**THE PROBLEM:** Summarize the passage below on Leibniz and pre-established harmony in two sentences.

**PAGE EXCERPT:**
● ● ● ● ●
For since animals are never formed naturally from an inorganic mass, the mechanism, though incapable of producing their infinitely varied organs anew, can at least draw them our of pre-existing organic bodies by a process of development and transformation. However, those who make use of plastic natures, whether material or immaterial, by no means weaken the proof for the existence of God drawn from the wonders of nature, which appear with particular force in the structure of animals. (Leibniz, Gottfried Wilhelm. 1969. Leibniz: Philosophical Papers and Letters. Ed. Leroy E. Loemker. 2nd Ed. Dordrecht, 589. Emphasis mine)

It is true that the pre-established harmony rejects any need for God needs to intervene within the order of nature once it has been set up. Riskin is right that there are “no divine interventions from outside,” as God does not need to repair or recalibrate his machines. However, the theory depends upon a strong notion of divine design at the outset, and which can be read off of the wondrous structures exhibited by natural machines, as well as the general harmony and agreement between substances:

This system of pre-established harmony furnishes a new proof, hitherto unknown, of the existence of God, since it is very clear that the agreement of so many substances, none of which exerts an influence upon another, can only come from a general cause upon which all of the depend and that this cause must have infinite power and wisdom to pre-establish all these agreements. (Leibniz, Gottfried Wilhelm. 1969. Leibniz: Philosophical Papers and Letters. Ed. Leroy E. Loemker. 2nd Ed. Dordrecht, 587)
● ● ● ● ●
**DATA PROVIDED:**
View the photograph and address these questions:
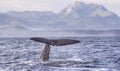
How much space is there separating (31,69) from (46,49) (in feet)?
17.7

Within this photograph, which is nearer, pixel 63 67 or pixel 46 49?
pixel 63 67

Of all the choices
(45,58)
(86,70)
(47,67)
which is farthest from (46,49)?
(86,70)

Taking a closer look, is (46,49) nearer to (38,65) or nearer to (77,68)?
(38,65)

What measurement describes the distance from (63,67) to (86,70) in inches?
96.6

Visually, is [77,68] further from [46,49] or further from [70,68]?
[46,49]

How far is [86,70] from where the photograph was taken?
35.2 meters

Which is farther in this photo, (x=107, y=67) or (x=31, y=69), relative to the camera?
(x=107, y=67)

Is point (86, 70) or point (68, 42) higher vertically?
point (68, 42)

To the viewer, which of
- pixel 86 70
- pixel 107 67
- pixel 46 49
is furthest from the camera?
pixel 46 49

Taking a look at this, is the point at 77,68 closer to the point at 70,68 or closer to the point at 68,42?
the point at 70,68

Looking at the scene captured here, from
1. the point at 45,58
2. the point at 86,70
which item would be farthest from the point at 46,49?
the point at 86,70

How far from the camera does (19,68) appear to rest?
36.7m

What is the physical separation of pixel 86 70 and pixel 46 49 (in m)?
6.74

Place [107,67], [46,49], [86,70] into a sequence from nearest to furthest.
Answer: [86,70], [107,67], [46,49]
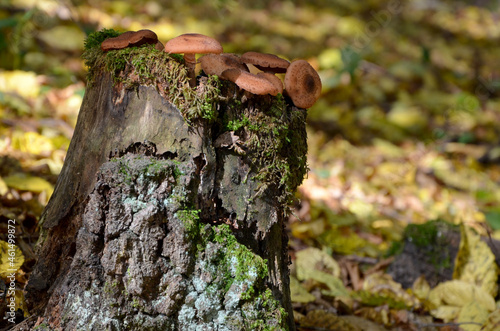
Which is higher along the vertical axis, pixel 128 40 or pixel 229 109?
pixel 128 40

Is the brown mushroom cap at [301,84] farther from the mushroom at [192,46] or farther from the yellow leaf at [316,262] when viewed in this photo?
the yellow leaf at [316,262]

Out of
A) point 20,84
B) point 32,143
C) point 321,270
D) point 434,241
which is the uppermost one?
point 20,84

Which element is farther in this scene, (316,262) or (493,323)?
(316,262)

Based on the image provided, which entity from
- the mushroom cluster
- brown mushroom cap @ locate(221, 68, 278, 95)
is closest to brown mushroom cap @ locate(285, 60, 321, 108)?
the mushroom cluster

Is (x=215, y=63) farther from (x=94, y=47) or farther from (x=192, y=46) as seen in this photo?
(x=94, y=47)

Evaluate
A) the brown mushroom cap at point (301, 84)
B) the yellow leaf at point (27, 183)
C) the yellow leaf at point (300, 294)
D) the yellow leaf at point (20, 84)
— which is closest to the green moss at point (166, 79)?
the brown mushroom cap at point (301, 84)

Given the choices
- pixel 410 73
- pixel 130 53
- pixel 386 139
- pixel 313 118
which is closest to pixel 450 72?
pixel 410 73

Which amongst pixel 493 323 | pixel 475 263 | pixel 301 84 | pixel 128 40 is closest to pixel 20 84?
pixel 128 40
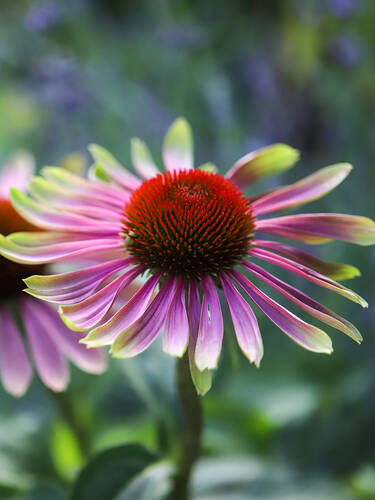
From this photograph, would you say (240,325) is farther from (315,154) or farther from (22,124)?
(22,124)

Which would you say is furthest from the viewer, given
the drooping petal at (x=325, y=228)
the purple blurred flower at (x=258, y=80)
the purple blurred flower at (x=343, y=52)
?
the purple blurred flower at (x=258, y=80)

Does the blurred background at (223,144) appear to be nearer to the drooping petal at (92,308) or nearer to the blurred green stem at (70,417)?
the blurred green stem at (70,417)

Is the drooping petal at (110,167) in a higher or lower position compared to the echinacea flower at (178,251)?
higher

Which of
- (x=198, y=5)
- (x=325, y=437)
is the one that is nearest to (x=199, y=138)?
(x=198, y=5)

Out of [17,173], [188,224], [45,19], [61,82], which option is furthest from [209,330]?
[45,19]

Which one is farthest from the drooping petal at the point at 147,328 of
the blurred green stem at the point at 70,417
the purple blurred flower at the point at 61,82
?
the purple blurred flower at the point at 61,82

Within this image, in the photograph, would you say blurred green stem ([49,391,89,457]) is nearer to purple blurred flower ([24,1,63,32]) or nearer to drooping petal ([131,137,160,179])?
drooping petal ([131,137,160,179])
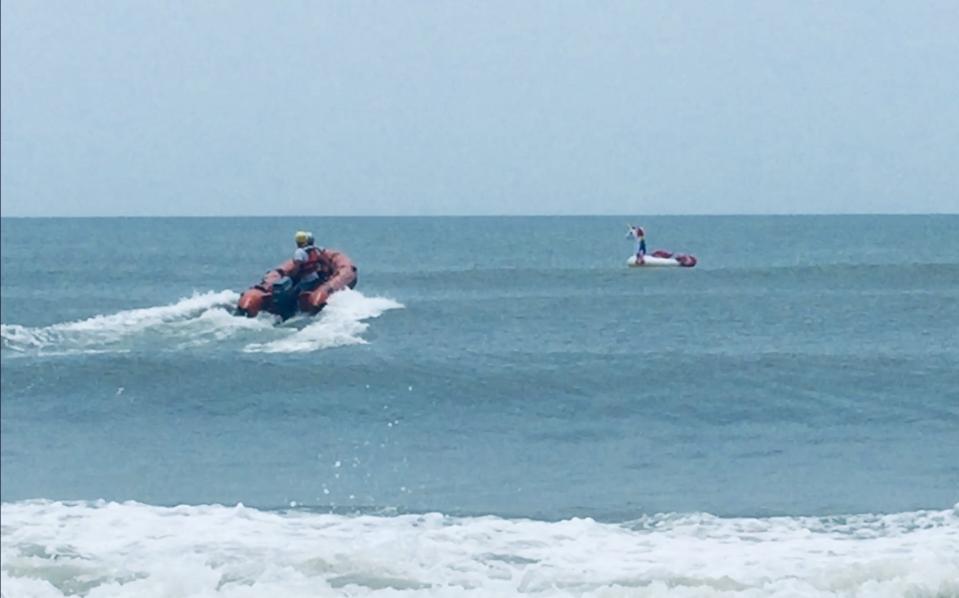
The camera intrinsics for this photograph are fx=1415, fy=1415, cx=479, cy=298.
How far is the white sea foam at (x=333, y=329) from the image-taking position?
21.7 meters

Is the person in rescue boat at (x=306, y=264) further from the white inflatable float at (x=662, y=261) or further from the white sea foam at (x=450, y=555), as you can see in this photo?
the white inflatable float at (x=662, y=261)

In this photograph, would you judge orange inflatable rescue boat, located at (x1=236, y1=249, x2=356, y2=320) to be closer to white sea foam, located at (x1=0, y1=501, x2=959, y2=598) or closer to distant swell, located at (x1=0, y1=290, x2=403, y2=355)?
distant swell, located at (x1=0, y1=290, x2=403, y2=355)

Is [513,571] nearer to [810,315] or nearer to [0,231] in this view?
[0,231]

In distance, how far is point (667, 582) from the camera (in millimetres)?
9062

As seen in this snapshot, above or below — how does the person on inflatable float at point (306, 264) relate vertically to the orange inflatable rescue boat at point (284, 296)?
above

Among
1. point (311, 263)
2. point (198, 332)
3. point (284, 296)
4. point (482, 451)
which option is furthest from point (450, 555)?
point (311, 263)

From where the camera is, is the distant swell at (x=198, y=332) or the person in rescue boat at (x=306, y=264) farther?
the person in rescue boat at (x=306, y=264)

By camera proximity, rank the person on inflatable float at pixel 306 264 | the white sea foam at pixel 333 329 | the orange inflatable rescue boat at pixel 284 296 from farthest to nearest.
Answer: the person on inflatable float at pixel 306 264
the orange inflatable rescue boat at pixel 284 296
the white sea foam at pixel 333 329

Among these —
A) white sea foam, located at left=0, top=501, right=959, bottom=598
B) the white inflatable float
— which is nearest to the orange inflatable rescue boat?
white sea foam, located at left=0, top=501, right=959, bottom=598

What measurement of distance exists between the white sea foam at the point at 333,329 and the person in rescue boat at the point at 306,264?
0.50 metres

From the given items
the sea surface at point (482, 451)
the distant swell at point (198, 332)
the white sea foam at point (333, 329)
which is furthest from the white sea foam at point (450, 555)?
the white sea foam at point (333, 329)

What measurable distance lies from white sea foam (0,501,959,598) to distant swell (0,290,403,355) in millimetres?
9645

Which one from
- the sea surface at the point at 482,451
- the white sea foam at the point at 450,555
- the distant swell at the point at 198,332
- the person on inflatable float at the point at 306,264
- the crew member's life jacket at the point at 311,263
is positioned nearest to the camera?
the white sea foam at the point at 450,555

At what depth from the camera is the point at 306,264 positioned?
85.3ft
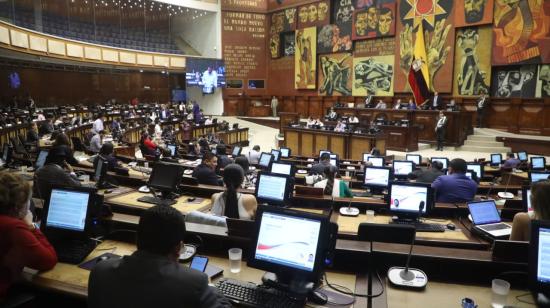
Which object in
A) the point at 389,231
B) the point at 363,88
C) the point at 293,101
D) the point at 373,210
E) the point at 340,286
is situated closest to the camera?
the point at 340,286

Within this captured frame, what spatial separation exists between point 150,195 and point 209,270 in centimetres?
297

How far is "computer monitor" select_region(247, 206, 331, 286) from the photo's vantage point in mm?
2279

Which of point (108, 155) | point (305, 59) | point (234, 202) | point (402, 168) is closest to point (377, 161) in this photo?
point (402, 168)

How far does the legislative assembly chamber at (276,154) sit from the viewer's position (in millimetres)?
2340

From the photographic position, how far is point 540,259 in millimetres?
2219

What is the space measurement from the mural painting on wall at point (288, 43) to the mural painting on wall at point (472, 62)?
919cm

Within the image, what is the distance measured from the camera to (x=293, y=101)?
2245cm

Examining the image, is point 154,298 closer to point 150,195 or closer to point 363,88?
point 150,195

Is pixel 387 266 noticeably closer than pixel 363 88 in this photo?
Yes

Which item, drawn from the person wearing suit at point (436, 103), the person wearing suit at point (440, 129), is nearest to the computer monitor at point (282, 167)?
the person wearing suit at point (440, 129)

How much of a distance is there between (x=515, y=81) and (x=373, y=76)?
19.4ft

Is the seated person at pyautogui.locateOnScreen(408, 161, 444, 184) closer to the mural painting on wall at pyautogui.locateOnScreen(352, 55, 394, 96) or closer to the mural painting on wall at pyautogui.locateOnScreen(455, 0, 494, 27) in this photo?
the mural painting on wall at pyautogui.locateOnScreen(455, 0, 494, 27)

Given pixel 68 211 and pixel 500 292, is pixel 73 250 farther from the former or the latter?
pixel 500 292

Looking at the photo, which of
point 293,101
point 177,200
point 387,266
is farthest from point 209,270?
point 293,101
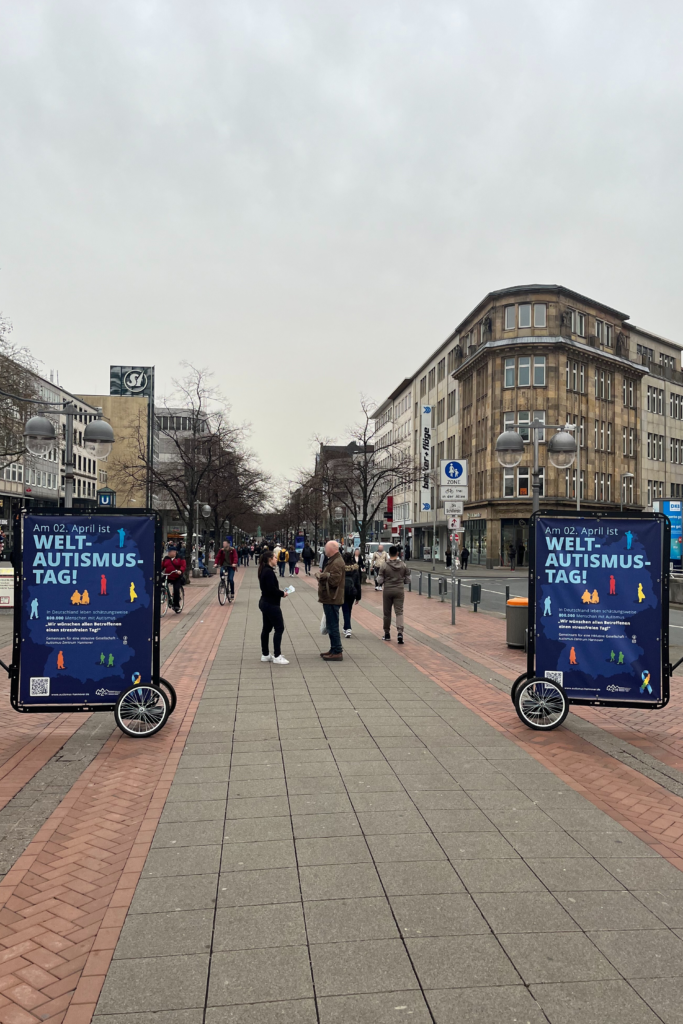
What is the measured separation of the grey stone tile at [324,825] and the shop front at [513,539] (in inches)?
2010

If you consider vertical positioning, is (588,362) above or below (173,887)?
above

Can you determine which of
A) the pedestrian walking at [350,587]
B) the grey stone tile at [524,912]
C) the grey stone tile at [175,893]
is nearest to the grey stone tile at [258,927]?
the grey stone tile at [175,893]

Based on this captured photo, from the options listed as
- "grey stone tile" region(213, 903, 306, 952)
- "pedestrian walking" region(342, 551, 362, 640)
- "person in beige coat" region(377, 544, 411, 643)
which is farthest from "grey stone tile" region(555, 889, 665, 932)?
"pedestrian walking" region(342, 551, 362, 640)

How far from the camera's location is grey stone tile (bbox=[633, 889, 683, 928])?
3.85m

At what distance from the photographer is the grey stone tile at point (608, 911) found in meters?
3.78

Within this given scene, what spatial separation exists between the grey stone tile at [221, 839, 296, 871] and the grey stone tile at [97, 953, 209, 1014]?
3.23ft

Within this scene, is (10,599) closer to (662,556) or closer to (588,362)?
(662,556)

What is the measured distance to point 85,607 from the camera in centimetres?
739

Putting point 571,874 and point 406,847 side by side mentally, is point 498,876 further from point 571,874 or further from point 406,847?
point 406,847

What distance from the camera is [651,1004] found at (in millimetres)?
3111

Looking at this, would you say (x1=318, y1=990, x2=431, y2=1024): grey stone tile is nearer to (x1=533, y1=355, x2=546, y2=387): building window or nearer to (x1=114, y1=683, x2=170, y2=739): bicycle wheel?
(x1=114, y1=683, x2=170, y2=739): bicycle wheel

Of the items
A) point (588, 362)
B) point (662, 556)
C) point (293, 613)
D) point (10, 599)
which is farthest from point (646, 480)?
point (662, 556)

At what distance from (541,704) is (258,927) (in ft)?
15.5

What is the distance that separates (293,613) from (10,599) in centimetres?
676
● ● ● ● ●
**OUTPUT FOR THIS TASK:** Pre-established harmony rules out any need for God to intervene in the order of nature once it is set up, so he never has to repair or recalibrate his machines. Still, the theory depends on strong divine design at the outset, which can be read from the wondrous structures of natural machines and from the agreement among substances that exert no influence on one another, and Leibniz calls this agreement a new proof of God's existence, since only a general cause of infinite power and wisdom could pre-establish it.